Even if a model is trained in a myopic way—or even if a model is in fact myopic in the sense that it only optimizes some single-step objective—such a model can still end up deceiving you, e.g. if it cooperates with other versions of itself.
Consider my vote to be placed that you should turn this into a post, keep going for literally as long as you can, expand things to paragraphs, and branch out beyond things you can easily find links for.
(I do think there’s a noticeable extent to which I was trying to list difficulties more central than those, but I also think many people could benefit from reading a list of 100 noncentral difficulties.)
Probably people disagree about which things are more central, or as evhub put it:
Now FWIW I thought evhub was overly dismissive of (4) in which you made an important meta-point:
But I would add a criticism of my own, that this “List of Lethalities” somehow just takes it for granted that AGI will try to kill us all without ever specifically arguing that case. Instead you just argue vaguely in that direction, in passing, while making broader/different points:
Perhaps you didn’t bother because your audience is meant to be people who already believe this? I would at least expect to see it in the intro: “-5. unaligned superintelligences tend to try to kill everyone, here’s why <link>.… −4. all the most obvious proposed solutions to (-5) don’t work, here’s why <link>”.
(Note that these have a theme: you can’t wrangle general computation / optimization. That’s why I’m short universal approaches to AI alignment (approaches that aim at making general optimization safe by enforcing universal rules), and long existential approaches (approaches that try to find specific mechanisms that can be analytically seen to do the right thing).)
Question: is it actually possible to cryptographically obfuscate goals/plans/precomittments (or other elements of “deception” as mentioned in your second bullet point) against something inspecting your algorithm and working memory?
In particular, it seems to me that anything properly able to inspect you can, at a minimum, discover the use of encryption, and find where the encryption key is read from, and then read the encrypted content. Or fail the model once encryption is detected at all.
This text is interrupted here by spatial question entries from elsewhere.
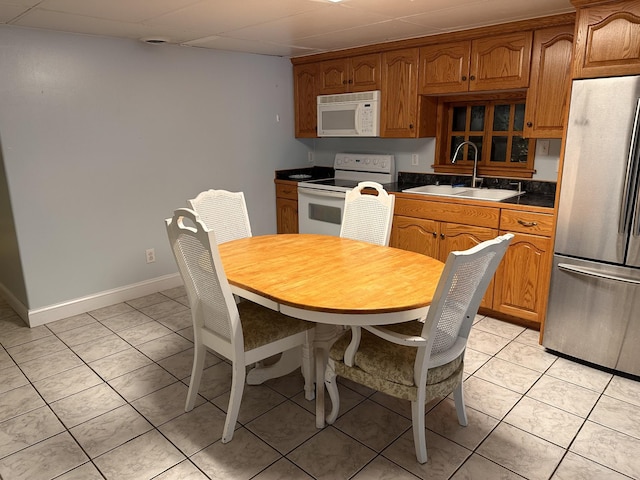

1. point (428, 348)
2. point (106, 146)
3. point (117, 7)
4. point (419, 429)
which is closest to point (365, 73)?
point (117, 7)

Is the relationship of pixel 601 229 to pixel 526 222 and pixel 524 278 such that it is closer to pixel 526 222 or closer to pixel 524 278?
pixel 526 222

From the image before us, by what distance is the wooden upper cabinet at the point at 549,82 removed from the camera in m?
2.87

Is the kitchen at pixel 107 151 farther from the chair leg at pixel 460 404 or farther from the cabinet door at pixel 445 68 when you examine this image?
the chair leg at pixel 460 404

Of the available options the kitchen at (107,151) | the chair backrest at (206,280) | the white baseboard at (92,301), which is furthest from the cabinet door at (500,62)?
the white baseboard at (92,301)

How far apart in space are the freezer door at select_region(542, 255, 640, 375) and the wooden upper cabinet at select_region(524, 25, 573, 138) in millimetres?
951

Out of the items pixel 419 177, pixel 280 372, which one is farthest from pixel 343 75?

I’m not saying it will be easy to build such transparency tools—in fact, that must be a herculean challenge, since selecting against interpreted thoughts selects for uninterpretable thoughts, and a superintelligence might use principles not yet known to humanity—I just mean that, from the perspective of the AI itself, I think perfect obfuscation against ideal logically-possible interpretability tools might be impossible.
Edit:
Nevermind, I answered my own question. There is no such logically-possible interpretability tool. For any such tool we logically-counterfactually assume could exist, then the AI could implement that tool, and utilize encryption if and only if that tool asserts that the AI doesn’t use encryption. …therefore no algorithm exists which can verify the use of encryption in the general case.